While Mr. Rose and co-defendant Ashley Brown dated, Mr. Rose babysat

Ms. Brown’s three young children. On August 2, 2021, Ms. Brown’s five-year-old son

began throwing up and struggled to keep down food or water. Mr. Rose and Ms. Brown

argued about what to do, and Mr. Rose convinced her to wait to bring her son to the

hospital.

The next morning, Ms. Brown took her son to an Oklahoma hospital because he

was still throwing up, he was lethargic, and his legs were cool to the touch. The hospital

staff found him to be in critical condition and life-flighted him to a Texas hospital.

The medical staff in Texas said he had (1) severe dehydration; (2) 17 fractured

ribs in various stages of healing, indicating some were injured two or three weeks

before; (3) a severe abdominal injury causing tears in his bowel, making it painful to eat

or move; (4) a pancreas injury; and (5) multiple bruises on his face, eye, arms, legs, and

lower back. The bruising was consistent with physical abuse. The medical staff

performed life-saving emergency surgery.

Ms. Brown’s seven-year-old daughter told investigators that Mr. Rose hurt her

brother and often prevented him from eating. A few weeks before the incident, her

brother told her that Mr. Rose held him on the ground and hit his head on the wall.

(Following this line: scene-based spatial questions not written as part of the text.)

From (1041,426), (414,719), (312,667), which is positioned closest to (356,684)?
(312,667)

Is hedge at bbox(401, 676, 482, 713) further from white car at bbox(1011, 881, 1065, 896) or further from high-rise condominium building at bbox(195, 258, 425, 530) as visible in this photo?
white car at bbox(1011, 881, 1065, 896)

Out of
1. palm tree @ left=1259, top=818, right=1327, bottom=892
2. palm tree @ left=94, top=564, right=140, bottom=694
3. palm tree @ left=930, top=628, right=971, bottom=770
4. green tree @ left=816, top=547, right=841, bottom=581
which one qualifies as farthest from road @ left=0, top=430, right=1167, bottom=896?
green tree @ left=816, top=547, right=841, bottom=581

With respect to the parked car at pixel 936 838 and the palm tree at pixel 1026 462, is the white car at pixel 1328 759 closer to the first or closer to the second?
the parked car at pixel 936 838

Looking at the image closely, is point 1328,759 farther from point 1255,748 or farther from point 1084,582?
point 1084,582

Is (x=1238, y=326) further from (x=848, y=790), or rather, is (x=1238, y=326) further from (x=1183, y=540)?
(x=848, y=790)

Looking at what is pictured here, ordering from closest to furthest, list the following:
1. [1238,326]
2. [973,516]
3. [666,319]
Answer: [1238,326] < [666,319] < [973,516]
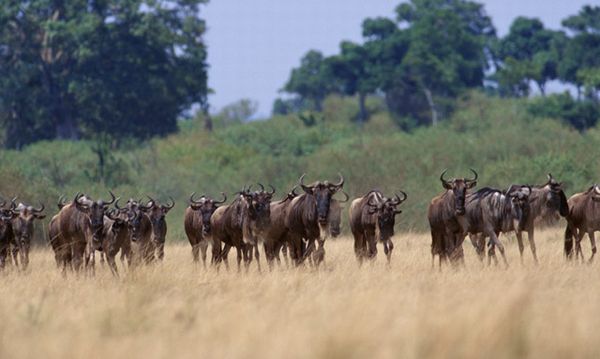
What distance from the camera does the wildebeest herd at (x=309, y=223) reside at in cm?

A few weeks later, Ms. Brown’s son told investigators that Mr. Rose had hurt

him on multiple occasions and that no child should live with Mr. Rose.

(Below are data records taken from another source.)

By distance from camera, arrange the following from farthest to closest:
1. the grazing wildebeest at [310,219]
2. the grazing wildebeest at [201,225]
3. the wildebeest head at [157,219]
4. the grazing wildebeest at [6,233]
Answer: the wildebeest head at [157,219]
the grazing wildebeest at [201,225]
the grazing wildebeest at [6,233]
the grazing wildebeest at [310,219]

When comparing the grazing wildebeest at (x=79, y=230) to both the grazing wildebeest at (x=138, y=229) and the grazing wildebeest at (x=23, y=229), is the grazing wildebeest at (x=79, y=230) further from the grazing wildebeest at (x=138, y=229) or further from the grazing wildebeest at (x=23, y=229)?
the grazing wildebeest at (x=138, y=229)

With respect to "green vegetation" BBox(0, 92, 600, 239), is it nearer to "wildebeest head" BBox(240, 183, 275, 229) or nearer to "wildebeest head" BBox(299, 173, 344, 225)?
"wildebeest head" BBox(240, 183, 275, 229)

2 Appellate Case: 24-7079 Document: 28-1 Date Filed: 05/05/2025 Page: 3

B. Procedural History

A grand jury indicted Mr. Rose for (1) Child Abuse in Indian country, in violation

of 18 U.S.C. §§ 1151, 1152 & Okla. Stat. Ann. tit. 21, § 843.5(A); and (2) Child Neglect

in Indian country, in violation of 18 U.S.C. §§ 1151, 1552 & Okla. Stat. Ann. tit. 21,

§ 843.5(C). Mr. Rose pled guilty to Count 1. The Government dismissed Count 2.

At sentencing, the district court calculated a Guidelines range of 46 to 57 months

based on a total offense level of 21 and criminal history category of III. The Government

moved for an upward variance, requesting a 300-month sentence to reflect the crime’s

violence and the child’s severe injuries. The court sentenced Mr. Rose to 84 months in

prison and five years of supervised release.

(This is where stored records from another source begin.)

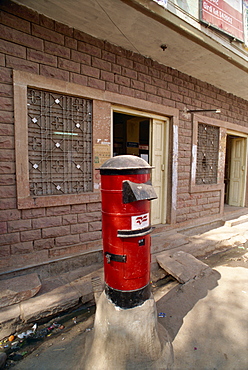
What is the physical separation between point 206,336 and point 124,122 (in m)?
6.38

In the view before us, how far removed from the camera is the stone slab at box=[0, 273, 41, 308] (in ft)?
8.27

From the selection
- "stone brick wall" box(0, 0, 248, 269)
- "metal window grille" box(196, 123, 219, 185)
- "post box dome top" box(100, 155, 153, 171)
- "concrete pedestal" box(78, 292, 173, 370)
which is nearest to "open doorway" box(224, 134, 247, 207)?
"metal window grille" box(196, 123, 219, 185)

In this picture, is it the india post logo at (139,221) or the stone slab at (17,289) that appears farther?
the stone slab at (17,289)

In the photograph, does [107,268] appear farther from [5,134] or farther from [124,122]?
[124,122]

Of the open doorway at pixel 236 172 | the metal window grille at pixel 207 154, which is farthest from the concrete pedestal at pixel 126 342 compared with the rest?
the open doorway at pixel 236 172

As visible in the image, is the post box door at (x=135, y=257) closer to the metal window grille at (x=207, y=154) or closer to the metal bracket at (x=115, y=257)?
the metal bracket at (x=115, y=257)

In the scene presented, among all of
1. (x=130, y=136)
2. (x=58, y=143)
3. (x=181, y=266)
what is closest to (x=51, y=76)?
(x=58, y=143)

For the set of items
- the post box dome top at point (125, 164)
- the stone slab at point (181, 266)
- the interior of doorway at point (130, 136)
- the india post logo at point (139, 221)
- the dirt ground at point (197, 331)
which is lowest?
the dirt ground at point (197, 331)

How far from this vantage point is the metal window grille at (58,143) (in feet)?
10.5

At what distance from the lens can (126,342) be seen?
174cm

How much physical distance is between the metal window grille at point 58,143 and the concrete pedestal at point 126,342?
A: 211cm

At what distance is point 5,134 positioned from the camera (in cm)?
292

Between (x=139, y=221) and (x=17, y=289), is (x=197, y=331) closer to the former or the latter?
(x=139, y=221)

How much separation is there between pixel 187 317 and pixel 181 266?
1.02 meters
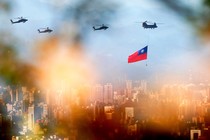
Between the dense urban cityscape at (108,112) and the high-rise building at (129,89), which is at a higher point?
the high-rise building at (129,89)

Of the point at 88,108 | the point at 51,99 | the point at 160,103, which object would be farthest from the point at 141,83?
the point at 51,99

After Mr. Rose’s sentencing, the Sentencing Commission adopted Guidelines

Amendment 821, which limited criminal history “status” points assigned to defendants

who committed offenses while serving a criminal justice sentence. See Sentencing

Guidelines for the United States Courts, 88 Fed. Reg. 60534 (Sept. 1, 2023). Mr. Rose

moved to reduce his sentence under 18 U.S.C. § 3582(c)(2), which “authorizes a district

court to reduce a sentence ‘based on a sentencing range that has subsequently been

lowered by the Sentencing Commission.’” United States v. Chavez-Meza, 854 F.3d 655,

657 (10th Cir. 2017) (Chavez-Meza I) (quoting 18 U.S.C. § 3582(c)(2)), aff’d, 585 U.S.

109 (2018) (Chavez-Meza II). Mr. Rose argued he would not receive any status points

under Amendment 821, which would lower his criminal history category from III to II,

resulting in a lower Guidelines range of 41 to 51 months.

3 Appellate Case: 24-7079 Document: 28-1 Date Filed: 05/05/2025 Page: 4

The court denied the motion. It said that although Mr. Rose qualified for a

sentence reduction under Amendment 821, a reduction was not warranted due to (1) his

violent conduct against the five-year-old victim and (2) the severity of the injuries, which

put the victim at risk of death. Mr. Rose timely appealed.

II. DISCUSSION

A. Standard of Review

“We review a district court’s decision to grant or deny a § 3582(c)(2) motion for

an abuse of discretion.” Chavez-Meza I, 854 F.3d at 657. “A district court abuses its

discretion when it relies on an incorrect conclusion of law or a clearly erroneous finding

of fact,” United States v. Piper, 839 F.3d 1261, 1265 (10th Cir. 2016) (quotations

omitted), or “when it makes a clear error of judgment, exceeds the bounds of permissible

choice, or when its decision is arbitrary, capricious or whimsical, or results in a

manifestly unreasonable judgment,” United States v. Mobley, 971 F.3d 1187, 1195 (10th

Cir. 2020) (quotations omitted).

B. Legal Background

Section 3582(c)(2)

Section 3582(c)(2) sets forth a “two-step inquiry” in determining whether to

reduce a defendant’s sentence. 18 U.S.C. § 3582(c)(2); United States v.